- Infos im HLRS Wiki sind nicht rechtsverbindlich und ohne Gewähr -
- Information contained in the HLRS Wiki is not legally binding and HLRS is not responsible for any damages that might result from its use -

Urika GX: Difference between revisions

From HLRS Platforms
Jump to navigationJump to search
(Created page with "= Urika GX = Oficial Documentation: * [https://pubs.cray.com/content/S-3017/2.2.UP00/urika-gx-system-overview Hardware overview] * [https://pubs.cray.com/content/S-3017/2.2....")
(No difference)

Revision as of 14:21, 14 June 2019

Urika GX

Oficial Documentation:

Hardware

The system consists of two subsystems: Enkidu and Gilgamesch Nodes are interconnected with Aries network, and two Ethernet networks: "Operational" (not configured by default) and "Management"

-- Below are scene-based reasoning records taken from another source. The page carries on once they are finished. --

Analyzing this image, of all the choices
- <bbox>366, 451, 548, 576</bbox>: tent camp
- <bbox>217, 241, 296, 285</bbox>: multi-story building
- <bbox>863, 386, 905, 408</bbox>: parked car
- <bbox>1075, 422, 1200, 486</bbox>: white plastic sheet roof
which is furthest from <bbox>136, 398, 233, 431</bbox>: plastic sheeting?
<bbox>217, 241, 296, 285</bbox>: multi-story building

Compute (and Service) nodes have extra storage: * 2TB HDD /mnt/hdd-2/ * 1,6 TB SSD /mnt/ssd/ and /mnt/ssd2/

Both are used for Spark cache and HDFS.

Enkidu

  • 16 Nodes in total
  • 2 Login
  • 2 IO
  • 3 Service
  • 9 Compute

Gilgamesch

  • 48 Nodes in total
  • 2 Login
  • 2 IO
  • 3 Service
  • 41 Compute

Workflow/Software

SSH

ssh access from "Mitarbeiter"-Network and Uni-VPN network:

  • ssh enkidu-login1.hlrs.de
  • ssh gilgamesch-login1.hlrs.de

You can download a VPN Client here.

Recommended ssh config (~/.ssh/config):

Host gilgamesch
    Hostname gilgamesch-login1.hlrs.de
    User hpcXXXXX
    DynamicForward 8080
Host enkidu
    Hostname enkidu-login1.hlrs.de
    User hpcXXXXX
    DynamicForward 8080

Change your password after first login:

module load tools/ldap
passwd

Create (if you don't have any) ssh-keys on your local PC: ssh-keygen

Copy your public key to Urika (change your default password first!):

ssh-copy-id gilgamesch
ssh-copy-id enkidu

Useful Modules

  • module load tools/ldap - makes custom passwd command available for changing own password
  • module load tools/mesos - provides minfo and mreserve commands to work with Mesos.
  • module load tools/proxy - configures proxy settings to use Internet (http, https, ftp). Don't forget to remove this module when you do not need any Internet access, as this is a potetntial security issue.
  • module load tools/forceproxy - forwards all "external" traffic to go through the proxy. This is helpful for application without proxy support. Don't forget to remove this module when you do not need any Internet access, as this is a potential security issue.
  • module load python/3.6 - custom Python with Jupyter and HLRS Kernel.

Mesos tools

Check resources usage:

module load tools/mesos
minfo

This will show you a list off all compute nodes and jobs running on them. You will get an error message if the system runs in Secure mode or being maintained.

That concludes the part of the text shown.